Ramm developed tuberculosis. Even now he refused the offer of better food and conditions in exchange for making goods for the Germans. He became weaker and weaker, and was released through a compassionate act by the prison Governor, who had come to respect him. The Danish ambulance which was sent for him crossed the frontier just ahead of a Nazi order forbidding his release, and he reached Odense. There he died, a Norwegian flag in his hand placed there by a Danish friend. When Ramm's body arrived in Oslo, crowds thronged the Cathedral Square, ignoring every attempt to coerce them into dispersing, and when the news reached the Norwegian government in exile in London, Foreign Minister Koht said, 'When the history of these times comes to be written, Fredrik Ramm's name will go down as one of Norway's greatest heroes.'56

The active Church resistance in Norway was triggered off by Fjellbu, by now a bishop. On 1 February 1942, the day that Quisling took office as Prime Minister, he found Trondheim Cathedral locked against him when he went to celebrate Holy Communion. Nazi soldiers were telling the congregation to go home, but they would not. Fjellbu slipped in by a small side door, robed and started the service from the High Altar. The soldiers did not dare arrest him there, and the choir, having taken their position, began singing 'A Mighty Fortress is Our God'. Soon the congregation, standing in the snow outside, took it up. For that morning's work, Fjellbu was removed from office. At once all the Norwegian bishops, led by Berggrav and followed by the clergy, laid down the secular duties normally prescribed to them as part of the state Church. On Easter Day all Norwegian pastors followed suit, and at the same time Bishop Berggrav was arrested. It was expected that he would be tried and convicted, because he had visited England in 1940; but suddenly he was moved from prison to the mountain hut where he spent three years in lonely house arrest. Berlin had intervened.

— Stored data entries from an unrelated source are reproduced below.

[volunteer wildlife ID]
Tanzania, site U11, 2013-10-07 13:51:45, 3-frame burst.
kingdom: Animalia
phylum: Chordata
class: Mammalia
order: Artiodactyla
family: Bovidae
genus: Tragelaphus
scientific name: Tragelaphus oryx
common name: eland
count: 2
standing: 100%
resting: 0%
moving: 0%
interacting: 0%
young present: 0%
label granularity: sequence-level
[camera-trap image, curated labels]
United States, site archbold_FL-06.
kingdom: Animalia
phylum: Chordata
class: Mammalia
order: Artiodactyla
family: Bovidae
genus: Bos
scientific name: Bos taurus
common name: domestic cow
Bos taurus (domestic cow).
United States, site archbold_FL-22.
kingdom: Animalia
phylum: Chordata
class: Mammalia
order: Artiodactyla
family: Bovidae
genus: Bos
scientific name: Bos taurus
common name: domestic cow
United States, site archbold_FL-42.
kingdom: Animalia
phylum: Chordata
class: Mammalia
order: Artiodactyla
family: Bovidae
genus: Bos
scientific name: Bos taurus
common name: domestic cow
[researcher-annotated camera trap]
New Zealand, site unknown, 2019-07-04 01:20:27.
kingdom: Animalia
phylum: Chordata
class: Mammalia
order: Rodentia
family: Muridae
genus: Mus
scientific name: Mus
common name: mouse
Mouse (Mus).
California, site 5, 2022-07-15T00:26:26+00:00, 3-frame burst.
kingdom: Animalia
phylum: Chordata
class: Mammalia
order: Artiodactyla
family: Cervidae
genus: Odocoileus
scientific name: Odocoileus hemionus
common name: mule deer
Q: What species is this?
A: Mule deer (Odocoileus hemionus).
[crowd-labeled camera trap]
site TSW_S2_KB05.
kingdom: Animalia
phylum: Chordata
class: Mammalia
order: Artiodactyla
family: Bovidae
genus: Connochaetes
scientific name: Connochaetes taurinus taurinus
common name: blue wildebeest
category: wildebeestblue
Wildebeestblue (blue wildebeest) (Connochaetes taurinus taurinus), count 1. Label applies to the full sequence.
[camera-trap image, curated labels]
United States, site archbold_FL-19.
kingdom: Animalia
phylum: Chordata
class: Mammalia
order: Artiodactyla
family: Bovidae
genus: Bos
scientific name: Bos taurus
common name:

The intervention was initiated by the Abwehr, and the two emissaries sent by Admiral Canaris, who secretly worked against Hitler and ultimately was executed by him, were Bonhoeffer and Bonhoeffer's friend, von Moltke. So Bonhoeffer saw in action in Norway the very type of resistance he had advocated to the Church in Germany ten years earlier.57 Comparison between the two situations is impossible, since it was one thing to achieve a united resistance in an occupied country, and another to create it in Germany once Hitler had become established. However, such unity in Norway was achieved in the face of great risks, and would have been impossible without the healing of bitter divisions which had taken place there from1934 onwards.